Copy the data word for word from the line with "At what range" to the line with "the raised arm at [187,50] <", keeping both of those lines and leaving out the pictures.

· · · ·

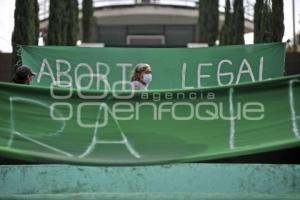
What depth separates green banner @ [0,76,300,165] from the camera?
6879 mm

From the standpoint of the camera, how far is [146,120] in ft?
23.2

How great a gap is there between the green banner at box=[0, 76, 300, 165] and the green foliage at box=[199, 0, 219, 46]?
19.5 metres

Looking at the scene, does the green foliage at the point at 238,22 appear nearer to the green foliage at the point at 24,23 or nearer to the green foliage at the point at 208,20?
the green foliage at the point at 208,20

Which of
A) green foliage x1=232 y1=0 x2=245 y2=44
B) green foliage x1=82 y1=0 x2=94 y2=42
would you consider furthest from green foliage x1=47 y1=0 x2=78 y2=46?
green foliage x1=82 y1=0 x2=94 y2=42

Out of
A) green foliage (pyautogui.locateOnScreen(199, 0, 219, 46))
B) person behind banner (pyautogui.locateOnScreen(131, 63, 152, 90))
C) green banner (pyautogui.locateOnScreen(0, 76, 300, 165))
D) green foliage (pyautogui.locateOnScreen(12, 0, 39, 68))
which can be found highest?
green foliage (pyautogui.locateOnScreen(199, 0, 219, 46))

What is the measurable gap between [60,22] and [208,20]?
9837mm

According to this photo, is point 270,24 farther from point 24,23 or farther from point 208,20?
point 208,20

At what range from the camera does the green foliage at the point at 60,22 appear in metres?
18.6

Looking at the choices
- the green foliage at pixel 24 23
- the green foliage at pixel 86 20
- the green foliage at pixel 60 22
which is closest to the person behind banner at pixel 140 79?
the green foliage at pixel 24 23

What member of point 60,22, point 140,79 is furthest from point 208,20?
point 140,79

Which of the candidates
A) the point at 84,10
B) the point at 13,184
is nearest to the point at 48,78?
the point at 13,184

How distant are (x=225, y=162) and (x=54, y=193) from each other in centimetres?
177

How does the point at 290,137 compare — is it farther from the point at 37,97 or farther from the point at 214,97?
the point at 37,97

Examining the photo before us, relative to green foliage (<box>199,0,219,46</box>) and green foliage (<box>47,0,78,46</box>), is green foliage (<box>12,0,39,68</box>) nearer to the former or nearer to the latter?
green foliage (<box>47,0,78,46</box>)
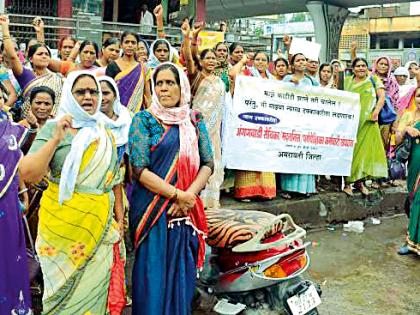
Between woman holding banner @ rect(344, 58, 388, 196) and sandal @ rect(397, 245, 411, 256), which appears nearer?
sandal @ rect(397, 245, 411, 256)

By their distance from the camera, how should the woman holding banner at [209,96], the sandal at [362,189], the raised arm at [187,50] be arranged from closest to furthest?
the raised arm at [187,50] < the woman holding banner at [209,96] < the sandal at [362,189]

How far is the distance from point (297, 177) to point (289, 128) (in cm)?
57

· · · ·

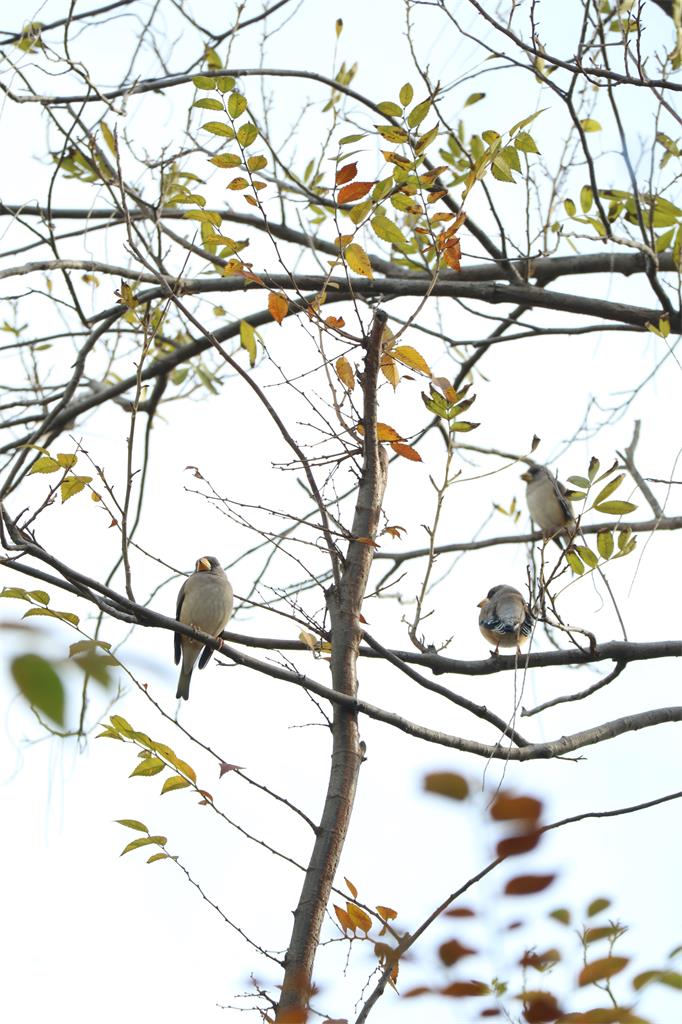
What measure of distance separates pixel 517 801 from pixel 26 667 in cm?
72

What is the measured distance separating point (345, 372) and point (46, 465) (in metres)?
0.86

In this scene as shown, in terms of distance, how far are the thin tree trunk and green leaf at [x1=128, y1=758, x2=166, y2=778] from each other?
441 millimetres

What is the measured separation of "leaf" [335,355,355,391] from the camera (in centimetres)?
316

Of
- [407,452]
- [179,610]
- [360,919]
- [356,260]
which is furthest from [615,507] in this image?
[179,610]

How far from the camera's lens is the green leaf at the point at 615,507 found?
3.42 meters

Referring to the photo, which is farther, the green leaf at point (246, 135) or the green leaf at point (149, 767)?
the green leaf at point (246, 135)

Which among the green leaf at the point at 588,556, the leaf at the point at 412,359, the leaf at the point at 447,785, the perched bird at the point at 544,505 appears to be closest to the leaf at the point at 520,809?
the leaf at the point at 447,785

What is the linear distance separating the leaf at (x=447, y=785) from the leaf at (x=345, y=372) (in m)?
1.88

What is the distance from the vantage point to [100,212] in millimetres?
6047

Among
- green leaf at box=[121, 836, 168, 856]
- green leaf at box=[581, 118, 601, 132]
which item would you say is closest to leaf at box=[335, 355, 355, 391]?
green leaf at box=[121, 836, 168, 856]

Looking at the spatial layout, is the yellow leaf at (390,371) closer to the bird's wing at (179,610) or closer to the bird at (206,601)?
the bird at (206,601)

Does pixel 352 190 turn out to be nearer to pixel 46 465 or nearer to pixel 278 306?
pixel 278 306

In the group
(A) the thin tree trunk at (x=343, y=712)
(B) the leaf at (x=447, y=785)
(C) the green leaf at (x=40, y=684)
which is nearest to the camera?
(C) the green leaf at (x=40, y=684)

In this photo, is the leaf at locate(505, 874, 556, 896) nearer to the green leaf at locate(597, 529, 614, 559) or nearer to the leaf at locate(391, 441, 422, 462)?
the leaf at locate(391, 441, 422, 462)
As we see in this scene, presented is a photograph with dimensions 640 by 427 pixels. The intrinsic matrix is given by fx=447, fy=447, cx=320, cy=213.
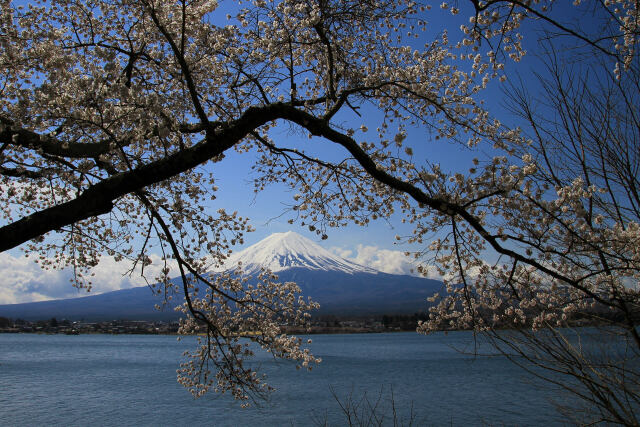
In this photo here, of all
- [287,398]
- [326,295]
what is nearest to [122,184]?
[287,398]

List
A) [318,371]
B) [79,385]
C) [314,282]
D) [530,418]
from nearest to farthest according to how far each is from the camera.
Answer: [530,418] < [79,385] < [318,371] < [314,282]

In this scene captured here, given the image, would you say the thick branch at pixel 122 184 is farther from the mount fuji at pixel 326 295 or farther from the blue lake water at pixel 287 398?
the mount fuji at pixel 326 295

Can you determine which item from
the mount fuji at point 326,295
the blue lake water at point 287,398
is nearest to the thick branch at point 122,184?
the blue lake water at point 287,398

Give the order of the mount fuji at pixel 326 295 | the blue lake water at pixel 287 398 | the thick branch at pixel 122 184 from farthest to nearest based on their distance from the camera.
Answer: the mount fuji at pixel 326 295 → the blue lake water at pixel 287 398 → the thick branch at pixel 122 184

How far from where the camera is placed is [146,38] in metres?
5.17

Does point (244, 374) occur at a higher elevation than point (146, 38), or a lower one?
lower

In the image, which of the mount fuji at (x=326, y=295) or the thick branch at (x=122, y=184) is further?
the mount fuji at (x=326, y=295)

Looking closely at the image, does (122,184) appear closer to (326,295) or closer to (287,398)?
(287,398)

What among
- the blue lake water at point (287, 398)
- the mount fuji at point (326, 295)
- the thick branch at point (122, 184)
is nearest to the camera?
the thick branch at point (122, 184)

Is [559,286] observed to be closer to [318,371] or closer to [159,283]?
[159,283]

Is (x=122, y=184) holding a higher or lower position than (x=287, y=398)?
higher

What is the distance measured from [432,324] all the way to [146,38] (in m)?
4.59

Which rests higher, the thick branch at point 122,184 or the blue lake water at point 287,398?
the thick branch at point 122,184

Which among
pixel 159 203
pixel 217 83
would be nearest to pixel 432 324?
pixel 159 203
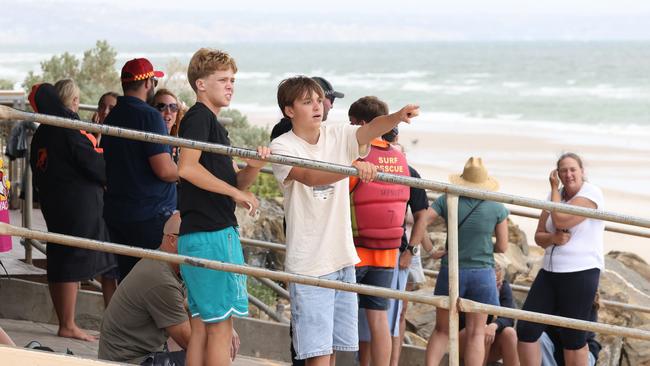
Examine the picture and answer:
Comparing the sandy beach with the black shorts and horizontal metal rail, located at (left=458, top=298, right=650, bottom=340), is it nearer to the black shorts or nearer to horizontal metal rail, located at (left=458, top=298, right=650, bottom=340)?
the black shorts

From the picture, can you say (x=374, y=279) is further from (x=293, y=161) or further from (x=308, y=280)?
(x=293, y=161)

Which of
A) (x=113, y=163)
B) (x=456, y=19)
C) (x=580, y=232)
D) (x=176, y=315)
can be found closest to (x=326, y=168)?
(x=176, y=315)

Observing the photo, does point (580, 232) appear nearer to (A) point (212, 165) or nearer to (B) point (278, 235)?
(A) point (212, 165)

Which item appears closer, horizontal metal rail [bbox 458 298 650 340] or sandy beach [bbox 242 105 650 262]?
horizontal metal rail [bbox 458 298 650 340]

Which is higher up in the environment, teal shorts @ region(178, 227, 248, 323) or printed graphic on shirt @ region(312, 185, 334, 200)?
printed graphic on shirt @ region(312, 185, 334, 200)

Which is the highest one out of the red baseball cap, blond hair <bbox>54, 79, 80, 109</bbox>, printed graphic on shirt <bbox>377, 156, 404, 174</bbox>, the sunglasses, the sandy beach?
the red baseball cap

· · · ·

## Final result
At what range from the camera does the green foliage at the point at 60,22 appear in metres?
18.6

Looking at the choices
- the green foliage at pixel 24 23
- the green foliage at pixel 86 20
- the green foliage at pixel 60 22
which is closest to the person behind banner at pixel 140 79?
the green foliage at pixel 24 23

What member of point 60,22, point 140,79 is furthest from point 208,20?
point 140,79

Which of the candidates
A) the point at 84,10
B) the point at 13,184
is nearest to the point at 48,78?
the point at 13,184

How distant are (x=225, y=162) and (x=54, y=193) from each other in centimetres?
177

How does the point at 290,137 compare — is it farther from the point at 37,97 or farther from the point at 214,97?
the point at 37,97

Examining the photo before us, relative to green foliage (<box>199,0,219,46</box>) and green foliage (<box>47,0,78,46</box>), is green foliage (<box>12,0,39,68</box>) nearer to the former or nearer to the latter?
green foliage (<box>47,0,78,46</box>)
Between woman holding banner @ rect(344, 58, 388, 196) and sandal @ rect(397, 245, 411, 256), which appears nearer?
sandal @ rect(397, 245, 411, 256)

By their distance from the camera, how should the woman holding banner at [209,96], the sandal at [362,189], the raised arm at [187,50] be arranged from closest to furthest?
the raised arm at [187,50] < the woman holding banner at [209,96] < the sandal at [362,189]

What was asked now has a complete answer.